— START Extract —
That didn't stop me from entering the contest. And my "problem" - trying to get the hang of designing patterns - didn't stop the yarn company from selecting one of my hats as a semi-finalist! O!M!G! in all capital letters with exclamation points.

Presenting: White Lightning

White Lightning, named after a ski run somewhere in WV that I found by searching Google (because I'm a terrible skier), is made using one skein of Schachenmayr Bravo Big in granite and one skein Schachenmayr Boston in neon yellow. And a massive pompom. The entire hat, start to finish, probably took all of 3 hours to knit. It's 40 stitches on size US #13 needles. Those are some massive needles. And I'll tell ya, the Clover pompom maker is brilliant and easy to use.

I've worn the hat a few times around my apartment but it really is still summer and much too hot for that much hat. I'd love to wear it this winter, huge pompom and all, but unfortunately (ha!), I have to mail it off to the yarn company that sponsored the contest. Oh darn. Poor me. Someone professional wants my hat. (See, another "problem"!)

From now through September 23, there are 18 hat (out of 215 submissions) that you, my wonderful and beautiful and smart and talented friends can vote for on Facebook. (Links here: and, if you're on a mobile device, here: Hopefully you'll vote for my hat. I hope you do. I would very much love to win a contest like this. But, and I know it's totally cliché, it really is an honor being nominated!
— END Extract —
— START Records —
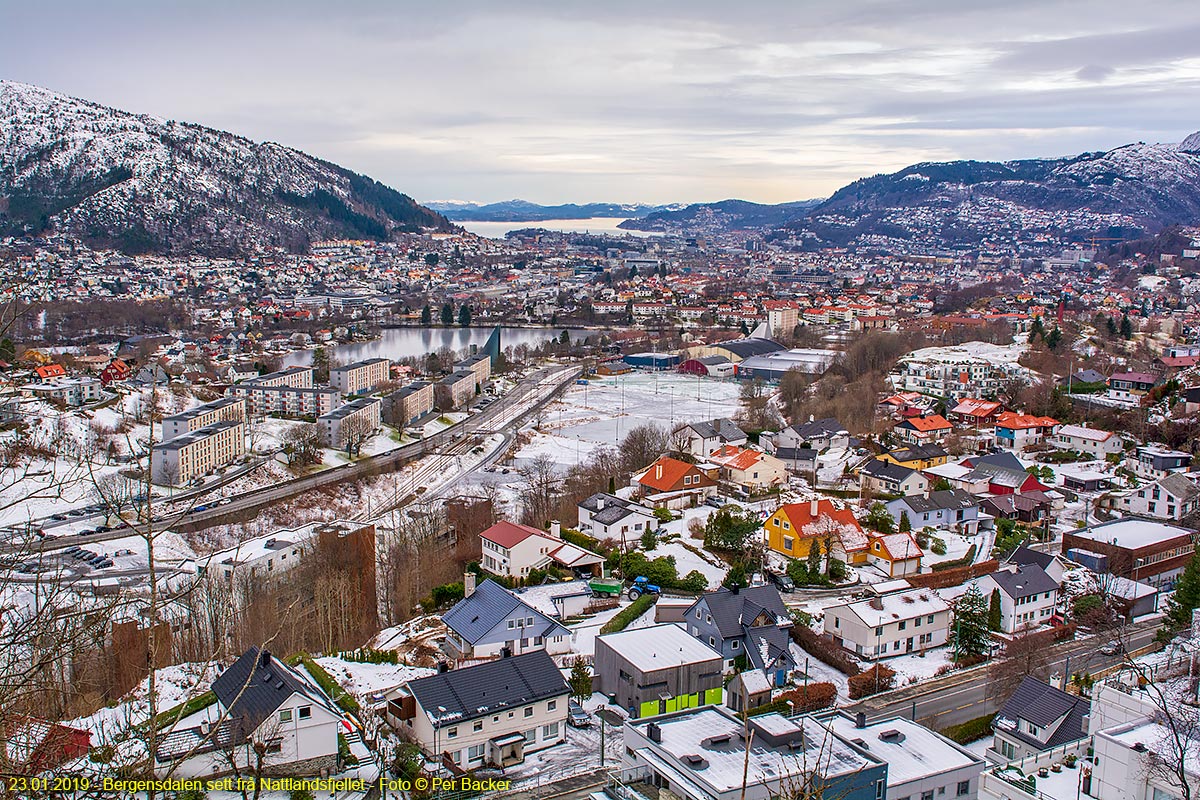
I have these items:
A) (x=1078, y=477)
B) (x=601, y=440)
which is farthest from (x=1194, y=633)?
(x=601, y=440)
— END Records —
_Exercises_
1. Turn the paragraph of the knitting post that begins "White Lightning, named after a ski run" into a short bulleted list that keeps its main facts.
2. Does the knitting post support each statement below? For each one, answer yes or no and quote the words that decide it.
(a) The hat took about three hours to knit.
(b) The writer will keep the hat to wear this winter.
(c) The voting is done on Facebook.
3. Extend the knitting post past its last sentence, keeping the same chatty voice.
The items have nothing to do with the knitting post.

_Outputs by task_
1.
- Named after a ski run in WV found through a Google search
- Made from one skein of Schachenmayr Bravo Big in granite and one skein of Schachenmayr Boston in neon yellow, plus a massive pompom
- Took about 3 hours to knit, start to finish
- Worked in 40 stitches on size US #13 needles
- The Clover pompom maker is called brilliant and easy to use

2.
(a) Yes: "The entire hat, start to finish, probably took all of 3 hours to knit."
(b) No: "I have to mail it off to the yarn company that sponsored the contest."
(c) Yes: "that you, my wonderful and beautiful and smart and talented friends can vote for on Facebook."

3.
I was able to knit a second hat using both yarns, though I didn't have enough left over for a pompom. I used a different pattern with a little bit of stranding and slipped stitches, though not quite as much as White Lightning. I think I'll whip up that pattern and throw it up on the blog so you, dearest knitters, can knit it if you'd like.

I don't normally knit with acrylic yarns but these two were very enjoyable. Bravo Big is... well... big. And it's got a good feel to it, not squeaky like other acrylics I've used. And I could not resist the neon that was offered in Boston. It's also an acrylic that isn't squeaky and a joy to knit. If I were using Boston by itself in a project, I'd probably consider knitting it a bit tighter. It has many plies and they do separate a bit in sections where the yarn is allowed to drape. And the pompom almost immediately started to fray into small plies of yarn gathered together. In the pompom it looks even more crazy and amazing. 

I'm not going to complain about a crazy awesome pompom!

Sunday, August 4, 2013

Win a Hat!

Do you need a new hat for winter? Do you love neon yellow and dark gray? The correct answer to both questions is "Yes, please! How do I win?"

Let me know in the comments that you want to win the hat. Or, tweet at me @RodeoKnits.

I'm calling it White Lightning after a ski run at Timberline in Davis. I don't ski. I've tried skiing. It was a terrible mistake and I spent way too much time non-upright on skis so I finally just gave up and sat in the lodge. The lodge is my favorite part of skiing.

If anyone wants to go skiing this winter and wants someone to hang out in the lodge by the fire, drink hot cocoa, and watch all your stuff while you're shredding the hills (that's a thing, right), let me know! I always have a good book or knitting to take with me. And as quick as this hat was to knit, I could probably finish one before you make it back down the mountain the first time.

Saturday, August 3, 2013

Saturday Hat Knitting

Doesn't it make total sense to knit a hat on a Saturday in August? I mean, of course!

The best thing about my new hat is I finished it in about 4 hours of very interrupted knitting time, probably 2 hours all put together. Tops. Yes, it's a bulky yarn but I love it. I know you want to see it.

But first things first . . .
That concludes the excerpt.